* Отрывок *
Во второй трагедии Борис вынужден противоборствовать не страстям кровавого тирана, а ангельской кротости его сына. Жизнь оборачивается иной, своей трагичной стороной: попытка утвердить отношения между людьми на началах христиански чистых завершается крахом. Благие намерения приводят ко многим смертям, гибельным и для судеб царства. Кротость Феодора, сопровождаемая наивной доверчивостью, превращается в обыденное незнание тёмных сторон человеческой натуры — Феодор сознательно отказывается верить в то тёмное, что переполняет жизнь. Он хочет существовать в мире идеальных жизненных начал, но дурные страсти оказываются неискоренимы. Борис легко совершает важнейшие шаги к трону. И поистине страшен он, когда ни словом не обмолвившись о потаённом желании и многажды наказывая беречь царевича Димитрия, отдаёт незримо приказание устранить его из жизни.

Третья трагедия, трагедия самого Бориса, обнаруживает иную грань — ту же проблему, какую в те же годы мучительно осмыслял Достоевский. Это — проблема времени, и проблема вообще всех времен: возможен ли грех ради благой цели? можно ли переступить через кровь? нравственно ли позволить себе это пере-ступление во имя блага всеобщего?

Борис у Толстого — не традиционный и заурядный злодей-властолюбец. Он рвётся к трону не ради насыщения примитивной страсти — нет. Годунов государственно мудр, прозорлив, искренне желает блага стране и народу. Он хорошо видит, сколько бед несёт благому делу и жестокий деспотизм Иоанна, и бездумная жалостливость Феодора. Он же и ясно сознаёт: только ему доступно провести царство через все препятствия к истинному процветанию. Ради этого он и совершает то, что в итоге приводит его к гибельному концу.

Историю Толстой представляет как борьбу добра со злом, осуществляющуюся в столкновении человеческих страстей. Такой же подход к истории нетрудно распознать и в историческом романе "Князь Серебряный" (1862). А.К. Толстой даёт всегда исключительно нравственный анализ исторических событий, причём совершает его в пространстве христианской нравственности.

* Исходные данные *
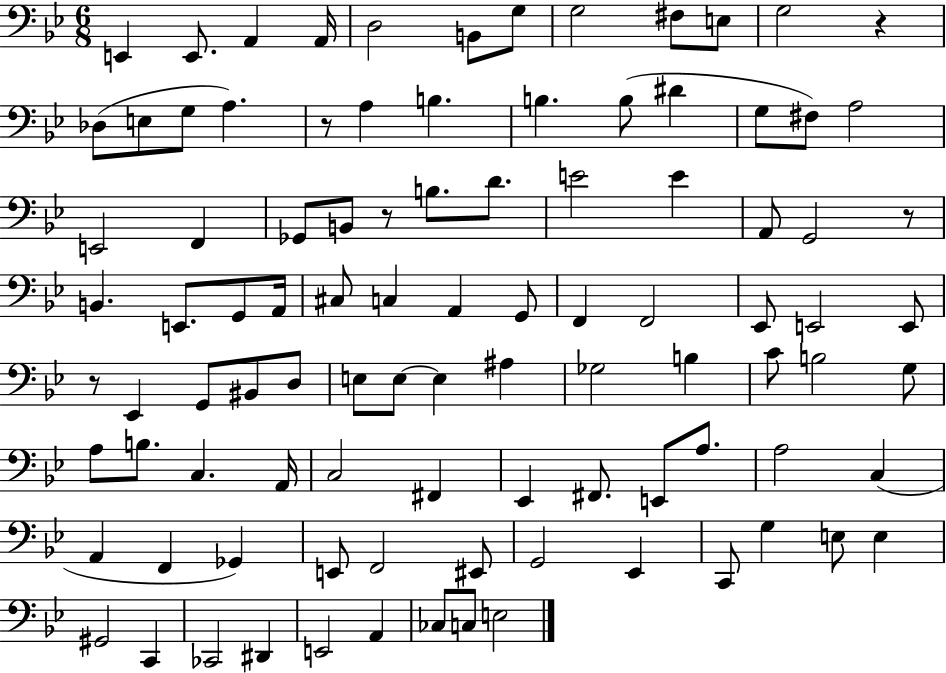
{
  \clef bass
  \numericTimeSignature
  \time 6/8
  \key bes \major
  e,4 e,8. a,4 a,16 | d2 b,8 g8 | g2 fis8 e8 | g2 r4 | \break des8( e8 g8 a4.) | r8 a4 b4. | b4. b8( dis'4 | g8 fis8) a2 | \break e,2 f,4 | ges,8 b,8 r8 b8. d'8. | e'2 e'4 | a,8 g,2 r8 | \break b,4. e,8. g,8 a,16 | cis8 c4 a,4 g,8 | f,4 f,2 | ees,8 e,2 e,8 | \break r8 ees,4 g,8 bis,8 d8 | e8 e8~~ e4 ais4 | ges2 b4 | c'8 b2 g8 | \break a8 b8. c4. a,16 | c2 fis,4 | ees,4 fis,8. e,8 a8. | a2 c4( | \break a,4 f,4 ges,4) | e,8 f,2 eis,8 | g,2 ees,4 | c,8 g4 e8 e4 | \break gis,2 c,4 | ces,2 dis,4 | e,2 a,4 | ces8 c8 e2 | \break \bar "|."
}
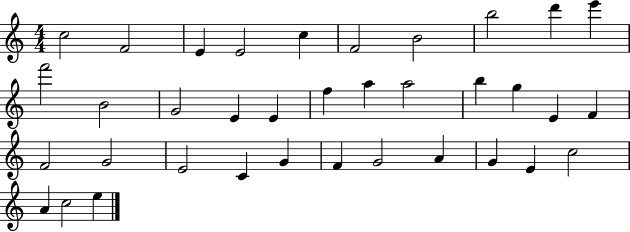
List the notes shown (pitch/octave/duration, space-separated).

C5/h F4/h E4/q E4/h C5/q F4/h B4/h B5/h D6/q E6/q F6/h B4/h G4/h E4/q E4/q F5/q A5/q A5/h B5/q G5/q E4/q F4/q F4/h G4/h E4/h C4/q G4/q F4/q G4/h A4/q G4/q E4/q C5/h A4/q C5/h E5/q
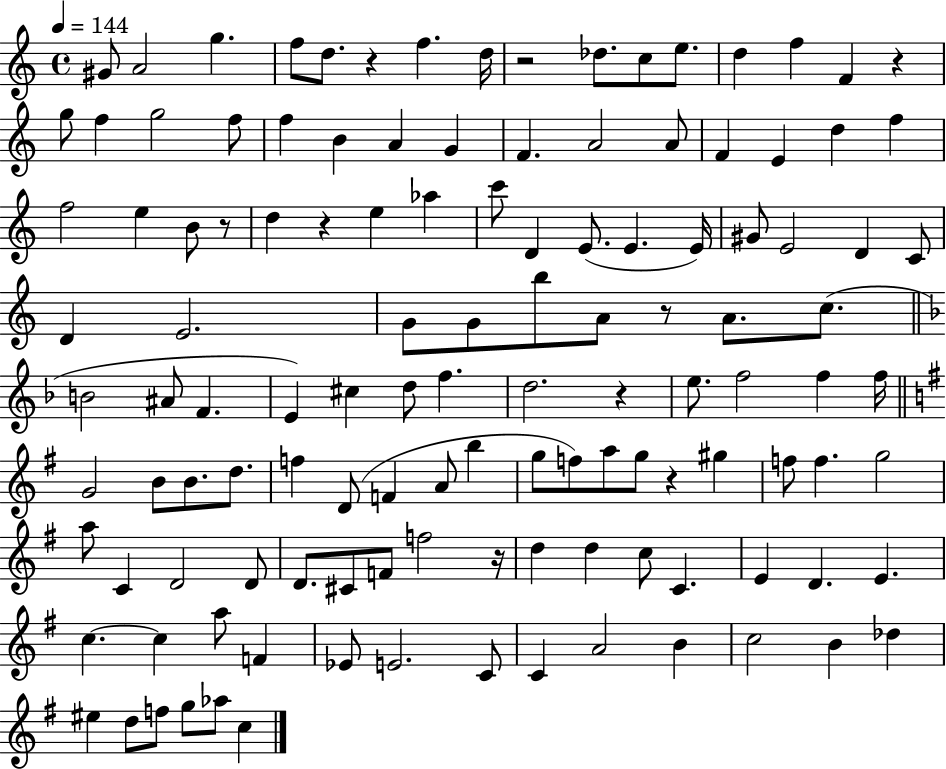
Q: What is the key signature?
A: C major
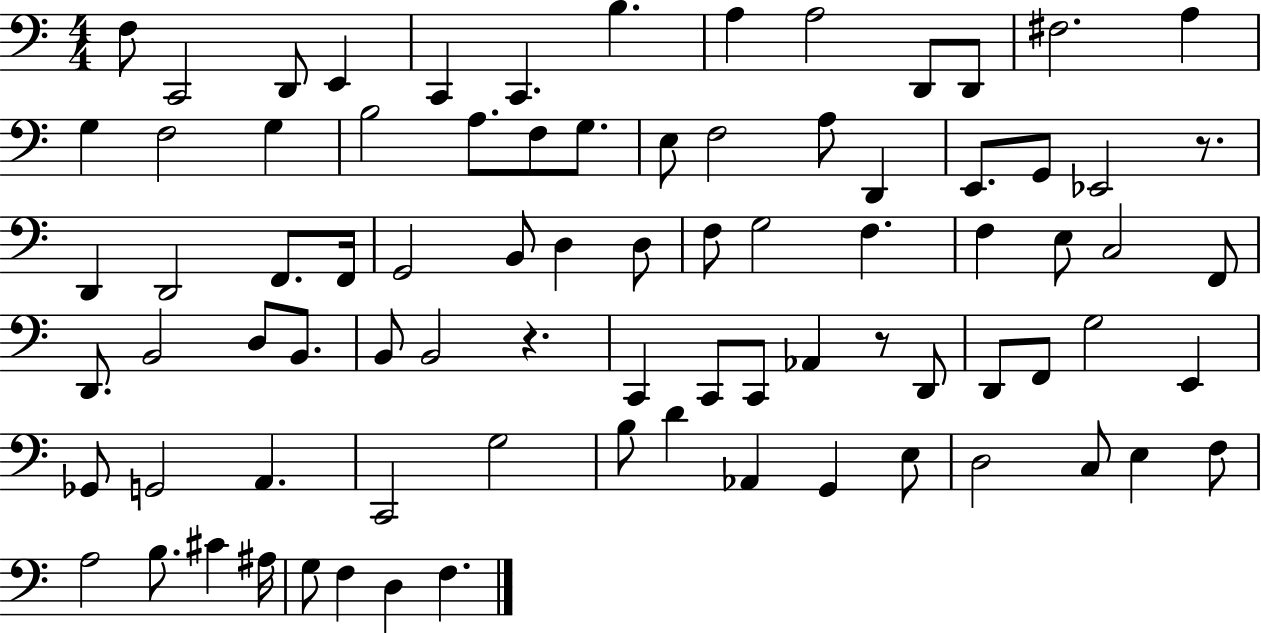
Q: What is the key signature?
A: C major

* Что нужно сделать *
**A.** В каком году вышел роман «Князь Серебряный», согласно отрывку?
**B.** Перепишите из перечня всё, начиная со строки, в которой есть «C5/h F4/h E4/q», и до самого конца перечня, включая обе границы. Изображения в ответ не включайте.
Отрывок и перечень никак не связаны между собой.

* Правильные ответы *
**A.** В 1862 году.

**B.**
C5/h F4/h E4/q E4/h C5/q F4/h B4/h B5/h D6/q E6/q F6/h B4/h G4/h E4/q E4/q F5/q A5/q A5/h B5/q G5/q E4/q F4/q F4/h G4/h E4/h C4/q G4/q F4/q G4/h A4/q G4/q E4/q C5/h A4/q C5/h E5/q
Q: What is the key signature?
A: C major
Q: What is the key signature?
A: C major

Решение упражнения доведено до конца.